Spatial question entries
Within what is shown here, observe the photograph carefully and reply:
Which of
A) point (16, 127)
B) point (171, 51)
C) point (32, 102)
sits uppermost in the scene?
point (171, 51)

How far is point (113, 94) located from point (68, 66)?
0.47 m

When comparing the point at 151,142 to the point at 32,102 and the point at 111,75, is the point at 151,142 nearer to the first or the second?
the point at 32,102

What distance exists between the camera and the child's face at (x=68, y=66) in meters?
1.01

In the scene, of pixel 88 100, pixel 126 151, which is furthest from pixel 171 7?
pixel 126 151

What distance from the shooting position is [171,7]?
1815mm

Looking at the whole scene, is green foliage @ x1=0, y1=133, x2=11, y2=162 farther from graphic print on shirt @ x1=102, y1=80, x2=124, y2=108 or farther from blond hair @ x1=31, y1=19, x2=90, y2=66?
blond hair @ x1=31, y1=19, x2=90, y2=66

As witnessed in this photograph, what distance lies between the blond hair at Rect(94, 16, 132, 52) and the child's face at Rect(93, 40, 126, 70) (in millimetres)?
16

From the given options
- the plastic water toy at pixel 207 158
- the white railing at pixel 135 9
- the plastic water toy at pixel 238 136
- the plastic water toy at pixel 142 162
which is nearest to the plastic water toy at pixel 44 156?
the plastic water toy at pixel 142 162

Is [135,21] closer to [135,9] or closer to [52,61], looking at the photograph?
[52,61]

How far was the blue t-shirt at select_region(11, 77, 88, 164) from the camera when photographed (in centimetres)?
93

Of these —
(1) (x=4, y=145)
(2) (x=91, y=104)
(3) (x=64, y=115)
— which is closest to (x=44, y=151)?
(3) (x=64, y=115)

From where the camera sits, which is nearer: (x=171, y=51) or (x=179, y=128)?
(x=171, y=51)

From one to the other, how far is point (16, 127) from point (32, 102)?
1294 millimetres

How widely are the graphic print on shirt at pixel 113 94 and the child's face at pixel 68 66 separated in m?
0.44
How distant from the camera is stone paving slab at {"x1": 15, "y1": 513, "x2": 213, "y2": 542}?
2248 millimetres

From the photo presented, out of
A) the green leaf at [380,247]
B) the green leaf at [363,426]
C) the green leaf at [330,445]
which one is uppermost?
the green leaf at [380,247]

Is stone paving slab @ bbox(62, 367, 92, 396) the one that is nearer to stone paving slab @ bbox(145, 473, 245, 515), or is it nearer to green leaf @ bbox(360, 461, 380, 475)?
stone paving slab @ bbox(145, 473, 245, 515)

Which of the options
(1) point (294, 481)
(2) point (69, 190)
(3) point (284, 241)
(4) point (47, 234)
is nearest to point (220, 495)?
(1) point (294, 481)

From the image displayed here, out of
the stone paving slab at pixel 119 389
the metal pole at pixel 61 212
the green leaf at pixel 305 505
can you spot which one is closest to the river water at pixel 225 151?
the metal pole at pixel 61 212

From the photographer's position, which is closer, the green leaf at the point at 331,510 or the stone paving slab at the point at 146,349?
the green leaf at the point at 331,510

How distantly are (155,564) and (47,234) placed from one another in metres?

> [What the task asks]: Reproduce the listing above verbatim, beginning with its first line and continuing through the line that contains "1294 millimetres", with both of those lines included.

> [Task result]:
Within what is shown here, observe the photograph carefully and reply:
Which of
A) point (16, 127)
B) point (171, 51)
C) point (32, 102)
sits uppermost in the scene?
point (171, 51)

How far is point (113, 94) located from point (68, 66)?
0.47 m

When comparing the point at 151,142 to the point at 32,102 and the point at 111,75, is the point at 151,142 nearer to the first or the second?
the point at 32,102

What distance exists between the camera and the child's face at (x=68, y=66) in meters?
1.01

In the scene, of pixel 88 100, pixel 126 151, which is furthest from pixel 171 7?
pixel 126 151

What distance from the shooting position is [171,7]?
1815mm

Looking at the whole scene, is green foliage @ x1=0, y1=133, x2=11, y2=162 farther from graphic print on shirt @ x1=102, y1=80, x2=124, y2=108 or farther from blond hair @ x1=31, y1=19, x2=90, y2=66?
blond hair @ x1=31, y1=19, x2=90, y2=66

As witnessed in this photograph, what distance lies between the blond hair at Rect(94, 16, 132, 52) and the child's face at Rect(93, 40, 126, 70) (in millimetres)?
16

From the given options
- the plastic water toy at pixel 207 158
- the white railing at pixel 135 9
- the plastic water toy at pixel 238 136
- the plastic water toy at pixel 142 162
which is nearest to the plastic water toy at pixel 44 156?
the plastic water toy at pixel 142 162

Is [135,21] closer to [135,9] or closer to [52,61], looking at the photograph?
[52,61]

How far was the blue t-shirt at select_region(11, 77, 88, 164) from the camera when photographed (in centimetres)?
93

Of these —
(1) (x=4, y=145)
(2) (x=91, y=104)
(3) (x=64, y=115)
— which is closest to (x=44, y=151)?
(3) (x=64, y=115)

From where the camera sits, which is nearer: (x=171, y=51) or (x=179, y=128)?
(x=171, y=51)

From one to the other, how far is point (16, 127) from point (32, 102)?
1294 millimetres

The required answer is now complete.